838.51/3153: Telegram

The Minister in Haiti (Gordon) to the Secretary of State

27. My despatch 227 of May 1356 and telegram 25, May 25, 4 p.m. Foreign Minister asked me to call today. He said that the President had summoned him to Kenskoff early this morning and asked him to [Page 677] inform me that he (the President) had just received a letter from Blanchet stating that the latter had been asked to come to the Department and had been told by Assistant Secretary Welles that President Vincent (1) intended to submit the 1910 bond question to the Permanent Court; (2) was losing interest in securing an American market for Haitian coffee; (3) that there was a rumor in Port-au-Prince that the President proposed to declare a moratorium on the 1922 loan.57 Blanchet further reported Assistant Secretary Welles as saying that he regretted this very much especially in view of the high esteem in which President Vincent had been held in Washington and that instructions would shortly be sent me setting forth the Department’s views concerning these matters.

Foreign Minister said that the President was replying immediately to Blanchet. In refutation of point 1, he was sending Blanchet a copy of the telegram to Mayard enclosed in my despatch under reference.
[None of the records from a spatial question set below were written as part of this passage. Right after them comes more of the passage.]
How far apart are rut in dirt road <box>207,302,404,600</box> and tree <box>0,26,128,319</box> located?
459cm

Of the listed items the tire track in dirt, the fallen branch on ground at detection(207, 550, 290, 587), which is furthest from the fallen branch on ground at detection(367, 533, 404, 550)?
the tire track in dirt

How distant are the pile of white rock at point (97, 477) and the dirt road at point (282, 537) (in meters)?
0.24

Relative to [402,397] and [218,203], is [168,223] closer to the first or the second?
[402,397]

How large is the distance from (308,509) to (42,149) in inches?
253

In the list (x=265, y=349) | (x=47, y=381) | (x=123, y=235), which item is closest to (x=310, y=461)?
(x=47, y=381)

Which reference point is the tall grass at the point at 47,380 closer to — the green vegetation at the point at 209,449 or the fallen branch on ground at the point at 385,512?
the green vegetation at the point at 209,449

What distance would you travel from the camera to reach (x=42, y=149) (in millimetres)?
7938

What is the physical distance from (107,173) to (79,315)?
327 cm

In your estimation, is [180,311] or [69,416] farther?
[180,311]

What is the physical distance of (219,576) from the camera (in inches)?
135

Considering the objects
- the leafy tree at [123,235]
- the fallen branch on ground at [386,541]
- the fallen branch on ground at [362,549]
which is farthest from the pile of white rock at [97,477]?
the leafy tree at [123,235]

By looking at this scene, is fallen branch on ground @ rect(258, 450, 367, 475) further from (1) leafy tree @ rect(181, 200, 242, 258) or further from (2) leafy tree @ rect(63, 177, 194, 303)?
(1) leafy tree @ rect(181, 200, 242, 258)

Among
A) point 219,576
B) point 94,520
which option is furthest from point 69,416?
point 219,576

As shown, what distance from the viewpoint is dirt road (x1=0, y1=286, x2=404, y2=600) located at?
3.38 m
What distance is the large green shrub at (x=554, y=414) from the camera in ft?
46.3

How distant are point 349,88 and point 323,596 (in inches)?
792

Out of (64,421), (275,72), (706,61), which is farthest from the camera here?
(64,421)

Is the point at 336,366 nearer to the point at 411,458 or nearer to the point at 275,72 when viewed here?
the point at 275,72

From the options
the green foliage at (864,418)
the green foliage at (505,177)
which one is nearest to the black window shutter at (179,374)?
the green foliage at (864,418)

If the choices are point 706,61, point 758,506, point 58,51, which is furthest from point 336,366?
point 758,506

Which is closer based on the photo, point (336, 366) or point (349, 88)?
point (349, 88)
The Foreign Minister also referred to a written communication he sent Pixley yesterday (transmitted to de la Rue by this morning’s air mail) as further proof of the fact that Haitian Government had no present intention of submitting the 1910 controversy either to arbitration or the Permanent Court. In refutation of point 2, President Vincent referred Blanchet to direct correspondence the President is having with Mackey58 as evidence of his great and continuing interest in securing an American market for Haitian coffee. As to the third point the President is telling Blanchet that there is nothing in it.

Amplifying despatch by next air mail.

Gordon
  1. Not printed.
  2. See Foreign Relations, 1922, Vol. ii, pp. 472 ff.
  3. C. A. Mackey, President of the Coffee and Sugar Exchange of New York.